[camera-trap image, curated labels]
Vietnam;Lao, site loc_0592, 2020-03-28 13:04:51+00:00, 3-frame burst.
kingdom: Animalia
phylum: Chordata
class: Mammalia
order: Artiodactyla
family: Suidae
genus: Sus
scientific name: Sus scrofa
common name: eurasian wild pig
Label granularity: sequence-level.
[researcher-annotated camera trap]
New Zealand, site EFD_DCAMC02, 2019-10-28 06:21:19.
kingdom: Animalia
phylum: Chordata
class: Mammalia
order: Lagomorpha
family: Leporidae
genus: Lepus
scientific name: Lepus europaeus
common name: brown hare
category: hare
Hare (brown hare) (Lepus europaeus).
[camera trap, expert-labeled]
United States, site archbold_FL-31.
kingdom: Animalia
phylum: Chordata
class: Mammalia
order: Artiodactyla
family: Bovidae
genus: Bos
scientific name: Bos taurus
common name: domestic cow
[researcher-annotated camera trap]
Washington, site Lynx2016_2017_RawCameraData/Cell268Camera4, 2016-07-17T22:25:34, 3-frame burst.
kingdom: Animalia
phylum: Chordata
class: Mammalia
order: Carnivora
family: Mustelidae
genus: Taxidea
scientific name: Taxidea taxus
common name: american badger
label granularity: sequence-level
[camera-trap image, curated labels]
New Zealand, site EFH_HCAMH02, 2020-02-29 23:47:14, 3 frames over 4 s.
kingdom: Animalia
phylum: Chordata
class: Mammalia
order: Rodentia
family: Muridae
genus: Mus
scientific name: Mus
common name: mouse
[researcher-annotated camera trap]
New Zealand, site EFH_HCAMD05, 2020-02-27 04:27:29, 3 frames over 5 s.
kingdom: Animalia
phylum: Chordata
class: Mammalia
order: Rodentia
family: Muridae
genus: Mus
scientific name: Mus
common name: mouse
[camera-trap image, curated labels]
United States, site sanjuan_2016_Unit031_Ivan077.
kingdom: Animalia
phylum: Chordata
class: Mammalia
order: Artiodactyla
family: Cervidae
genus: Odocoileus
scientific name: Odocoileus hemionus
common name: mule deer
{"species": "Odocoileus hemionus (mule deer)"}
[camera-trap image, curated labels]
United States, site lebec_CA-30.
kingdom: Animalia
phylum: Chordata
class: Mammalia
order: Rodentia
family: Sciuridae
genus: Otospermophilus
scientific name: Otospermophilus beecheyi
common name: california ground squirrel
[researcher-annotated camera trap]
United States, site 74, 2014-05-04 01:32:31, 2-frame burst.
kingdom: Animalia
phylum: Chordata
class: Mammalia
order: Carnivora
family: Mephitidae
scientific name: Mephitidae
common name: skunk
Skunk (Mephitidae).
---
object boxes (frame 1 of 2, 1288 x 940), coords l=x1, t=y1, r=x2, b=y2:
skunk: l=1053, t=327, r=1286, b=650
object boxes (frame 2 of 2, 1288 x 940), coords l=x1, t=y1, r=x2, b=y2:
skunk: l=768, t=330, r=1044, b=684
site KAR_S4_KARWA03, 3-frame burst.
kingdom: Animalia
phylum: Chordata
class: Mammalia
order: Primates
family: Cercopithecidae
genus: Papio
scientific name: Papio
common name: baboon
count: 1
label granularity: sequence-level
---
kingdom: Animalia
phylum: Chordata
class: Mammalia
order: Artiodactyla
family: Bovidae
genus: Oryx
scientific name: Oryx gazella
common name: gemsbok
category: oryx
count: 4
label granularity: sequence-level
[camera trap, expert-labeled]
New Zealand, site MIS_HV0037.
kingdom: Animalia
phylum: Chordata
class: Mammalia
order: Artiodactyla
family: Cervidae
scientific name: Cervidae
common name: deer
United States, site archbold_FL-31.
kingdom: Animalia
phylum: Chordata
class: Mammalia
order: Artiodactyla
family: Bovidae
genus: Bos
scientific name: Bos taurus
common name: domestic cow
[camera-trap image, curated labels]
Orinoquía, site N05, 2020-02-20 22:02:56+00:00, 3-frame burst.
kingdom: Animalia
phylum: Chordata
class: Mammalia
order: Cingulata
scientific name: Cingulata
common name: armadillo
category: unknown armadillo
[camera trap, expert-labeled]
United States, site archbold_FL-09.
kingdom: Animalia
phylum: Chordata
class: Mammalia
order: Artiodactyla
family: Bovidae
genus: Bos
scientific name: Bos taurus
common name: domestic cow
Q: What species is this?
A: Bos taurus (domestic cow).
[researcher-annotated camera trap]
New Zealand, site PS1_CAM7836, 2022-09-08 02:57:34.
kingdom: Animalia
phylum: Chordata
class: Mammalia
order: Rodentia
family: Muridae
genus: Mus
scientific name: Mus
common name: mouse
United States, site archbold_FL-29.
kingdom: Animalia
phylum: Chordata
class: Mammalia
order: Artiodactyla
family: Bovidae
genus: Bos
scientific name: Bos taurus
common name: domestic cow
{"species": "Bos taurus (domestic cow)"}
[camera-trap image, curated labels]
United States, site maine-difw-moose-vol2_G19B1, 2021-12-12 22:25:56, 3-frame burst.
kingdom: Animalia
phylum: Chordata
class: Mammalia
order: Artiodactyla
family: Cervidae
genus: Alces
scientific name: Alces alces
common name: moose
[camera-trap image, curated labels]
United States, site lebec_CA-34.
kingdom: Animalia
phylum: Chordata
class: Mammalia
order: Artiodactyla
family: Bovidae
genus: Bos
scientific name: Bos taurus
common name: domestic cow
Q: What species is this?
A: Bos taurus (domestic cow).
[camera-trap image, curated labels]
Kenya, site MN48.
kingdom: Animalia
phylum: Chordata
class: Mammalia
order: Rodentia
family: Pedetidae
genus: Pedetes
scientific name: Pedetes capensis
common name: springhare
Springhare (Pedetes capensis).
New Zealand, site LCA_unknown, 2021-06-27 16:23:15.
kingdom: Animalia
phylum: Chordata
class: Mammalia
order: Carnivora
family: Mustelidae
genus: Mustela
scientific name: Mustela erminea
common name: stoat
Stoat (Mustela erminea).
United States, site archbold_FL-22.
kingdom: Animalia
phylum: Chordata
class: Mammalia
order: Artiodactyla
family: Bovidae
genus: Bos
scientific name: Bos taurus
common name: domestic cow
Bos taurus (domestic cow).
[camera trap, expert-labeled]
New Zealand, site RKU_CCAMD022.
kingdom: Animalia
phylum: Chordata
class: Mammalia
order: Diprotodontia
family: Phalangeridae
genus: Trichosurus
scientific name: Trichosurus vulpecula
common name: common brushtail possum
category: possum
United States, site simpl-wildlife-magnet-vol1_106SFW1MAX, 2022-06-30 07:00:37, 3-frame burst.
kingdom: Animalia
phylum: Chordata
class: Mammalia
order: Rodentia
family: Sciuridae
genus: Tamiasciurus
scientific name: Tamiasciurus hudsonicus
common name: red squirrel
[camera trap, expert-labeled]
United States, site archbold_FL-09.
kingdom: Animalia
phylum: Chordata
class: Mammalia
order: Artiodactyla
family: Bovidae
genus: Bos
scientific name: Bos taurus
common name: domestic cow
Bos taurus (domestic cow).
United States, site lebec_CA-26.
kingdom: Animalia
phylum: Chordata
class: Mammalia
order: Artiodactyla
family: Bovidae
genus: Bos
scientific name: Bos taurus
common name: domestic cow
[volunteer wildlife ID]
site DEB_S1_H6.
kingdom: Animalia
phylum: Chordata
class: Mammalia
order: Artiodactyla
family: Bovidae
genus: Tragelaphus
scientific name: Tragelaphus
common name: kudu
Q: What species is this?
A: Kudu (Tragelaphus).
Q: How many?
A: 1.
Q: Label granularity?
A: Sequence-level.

* [Required action]
Print the material word for word, with nothing left out.

* [Solved problem]
[camera-trap image, curated labels]
Vietnam;Lao, site loc_0592, 2020-03-28 13:04:51+00:00, 3-frame burst.
kingdom: Animalia
phylum: Chordata
class: Mammalia
order: Artiodactyla
family: Suidae
genus: Sus
scientific name: Sus scrofa
common name: eurasian wild pig
Label granularity: sequence-level.
[researcher-annotated camera trap]
New Zealand, site EFD_DCAMC02, 2019-10-28 06:21:19.
kingdom: Animalia
phylum: Chordata
class: Mammalia
order: Lagomorpha
family: Leporidae
genus: Lepus
scientific name: Lepus europaeus
common name: brown hare
category: hare
Hare (brown hare) (Lepus europaeus).
[camera trap, expert-labeled]
United States, site archbold_FL-31.
kingdom: Animalia
phylum: Chordata
class: Mammalia
order: Artiodactyla
family: Bovidae
genus: Bos
scientific name: Bos taurus
common name: domestic cow
[researcher-annotated camera trap]
Washington, site Lynx2016_2017_RawCameraData/Cell268Camera4, 2016-07-17T22:25:34, 3-frame burst.
kingdom: Animalia
phylum: Chordata
class: Mammalia
order: Carnivora
family: Mustelidae
genus: Taxidea
scientific name: Taxidea taxus
common name: american badger
label granularity: sequence-level
[camera-trap image, curated labels]
New Zealand, site EFH_HCAMH02, 2020-02-29 23:47:14, 3 frames over 4 s.
kingdom: Animalia
phylum: Chordata
class: Mammalia
order: Rodentia
family: Muridae
genus: Mus
scientific name: Mus
common name: mouse
[researcher-annotated camera trap]
New Zealand, site EFH_HCAMD05, 2020-02-27 04:27:29, 3 frames over 5 s.
kingdom: Animalia
phylum: Chordata
class: Mammalia
order: Rodentia
family: Muridae
genus: Mus
scientific name: Mus
common name: mouse
[camera-trap image, curated labels]
United States, site sanjuan_2016_Unit031_Ivan077.
kingdom: Animalia
phylum: Chordata
class: Mammalia
order: Artiodactyla
family: Cervidae
genus: Odocoileus
scientific name: Odocoileus hemionus
common name: mule deer
{"species": "Odocoileus hemionus (mule deer)"}
[camera-trap image, curated labels]
United States, site lebec_CA-30.
kingdom: Animalia
phylum: Chordata
class: Mammalia
order: Rodentia
family: Sciuridae
genus: Otospermophilus
scientific name: Otospermophilus beecheyi
common name: california ground squirrel
[researcher-annotated camera trap]
United States, site 74, 2014-05-04 01:32:31, 2-frame burst.
kingdom: Animalia
phylum: Chordata
class: Mammalia
order: Carnivora
family: Mephitidae
scientific name: Mephitidae
common name: skunk
Skunk (Mephitidae).
---
object boxes (frame 1 of 2, 1288 x 940), coords l=x1, t=y1, r=x2, b=y2:
skunk: l=1053, t=327, r=1286, b=650
object boxes (frame 2 of 2, 1288 x 940), coords l=x1, t=y1, r=x2, b=y2:
skunk: l=768, t=330, r=1044, b=684
site KAR_S4_KARWA03, 3-frame burst.
kingdom: Animalia
phylum: Chordata
class: Mammalia
order: Primates
family: Cercopithecidae
genus: Papio
scientific name: Papio
common name: baboon
count: 1
label granularity: sequence-level
---
kingdom: Animalia
phylum: Chordata
class: Mammalia
order: Artiodactyla
family: Bovidae
genus: Oryx
scientific name: Oryx gazella
common name: gemsbok
category: oryx
count: 4
label granularity: sequence-level
[camera trap, expert-labeled]
New Zealand, site MIS_HV0037.
kingdom: Animalia
phylum: Chordata
class: Mammalia
order: Artiodactyla
family: Cervidae
scientific name: Cervidae
common name: deer
United States, site archbold_FL-31.
kingdom: Animalia
phylum: Chordata
class: Mammalia
order: Artiodactyla
family: Bovidae
genus: Bos
scientific name: Bos taurus
common name: domestic cow
[camera-trap image, curated labels]
Orinoquía, site N05, 2020-02-20 22:02:56+00:00, 3-frame burst.
kingdom: Animalia
phylum: Chordata
class: Mammalia
order: Cingulata
scientific name: Cingulata
common name: armadillo
category: unknown armadillo
[camera trap, expert-labeled]
United States, site archbold_FL-09.
kingdom: Animalia
phylum: Chordata
class: Mammalia
order: Artiodactyla
family: Bovidae
genus: Bos
scientific name: Bos taurus
common name: domestic cow
Q: What species is this?
A: Bos taurus (domestic cow).
[researcher-annotated camera trap]
New Zealand, site PS1_CAM7836, 2022-09-08 02:57:34.
kingdom: Animalia
phylum: Chordata
class: Mammalia
order: Rodentia
family: Muridae
genus: Mus
scientific name: Mus
common name: mouse
United States, site archbold_FL-29.
kingdom: Animalia
phylum: Chordata
class: Mammalia
order: Artiodactyla
family: Bovidae
genus: Bos
scientific name: Bos taurus
common name: domestic cow
{"species": "Bos taurus (domestic cow)"}
[camera-trap image, curated labels]
United States, site maine-difw-moose-vol2_G19B1, 2021-12-12 22:25:56, 3-frame burst.
kingdom: Animalia
phylum: Chordata
class: Mammalia
order: Artiodactyla
family: Cervidae
genus: Alces
scientific name: Alces alces
common name: moose
[camera-trap image, curated labels]
United States, site lebec_CA-34.
kingdom: Animalia
phylum: Chordata
class: Mammalia
order: Artiodactyla
family: Bovidae
genus: Bos
scientific name: Bos taurus
common name: domestic cow
Q: What species is this?
A: Bos taurus (domestic cow).
[camera-trap image, curated labels]
Kenya, site MN48.
kingdom: Animalia
phylum: Chordata
class: Mammalia
order: Rodentia
family: Pedetidae
genus: Pedetes
scientific name: Pedetes capensis
common name: springhare
Springhare (Pedetes capensis).
New Zealand, site LCA_unknown, 2021-06-27 16:23:15.
kingdom: Animalia
phylum: Chordata
class: Mammalia
order: Carnivora
family: Mustelidae
genus: Mustela
scientific name: Mustela erminea
common name: stoat
Stoat (Mustela erminea).
United States, site archbold_FL-22.
kingdom: Animalia
phylum: Chordata
class: Mammalia
order: Artiodactyla
family: Bovidae
genus: Bos
scientific name: Bos taurus
common name: domestic cow
Bos taurus (domestic cow).
[camera trap, expert-labeled]
New Zealand, site RKU_CCAMD022.
kingdom: Animalia
phylum: Chordata
class: Mammalia
order: Diprotodontia
family: Phalangeridae
genus: Trichosurus
scientific name: Trichosurus vulpecula
common name: common brushtail possum
category: possum
United States, site simpl-wildlife-magnet-vol1_106SFW1MAX, 2022-06-30 07:00:37, 3-frame burst.
kingdom: Animalia
phylum: Chordata
class: Mammalia
order: Rodentia
family: Sciuridae
genus: Tamiasciurus
scientific name: Tamiasciurus hudsonicus
common name: red squirrel
[camera trap, expert-labeled]
United States, site archbold_FL-09.
kingdom: Animalia
phylum: Chordata
class: Mammalia
order: Artiodactyla
family: Bovidae
genus: Bos
scientific name: Bos taurus
common name: domestic cow
Bos taurus (domestic cow).
United States, site lebec_CA-26.
kingdom: Animalia
phylum: Chordata
class: Mammalia
order: Artiodactyla
family: Bovidae
genus: Bos
scientific name: Bos taurus
common name: domestic cow
[volunteer wildlife ID]
site DEB_S1_H6.
kingdom: Animalia
phylum: Chordata
class: Mammalia
order: Artiodactyla
family: Bovidae
genus: Tragelaphus
scientific name: Tragelaphus
common name: kudu
Q: What species is this?
A: Kudu (Tragelaphus).
Q: How many?
A: 1.
Q: Label granularity?
A: Sequence-level.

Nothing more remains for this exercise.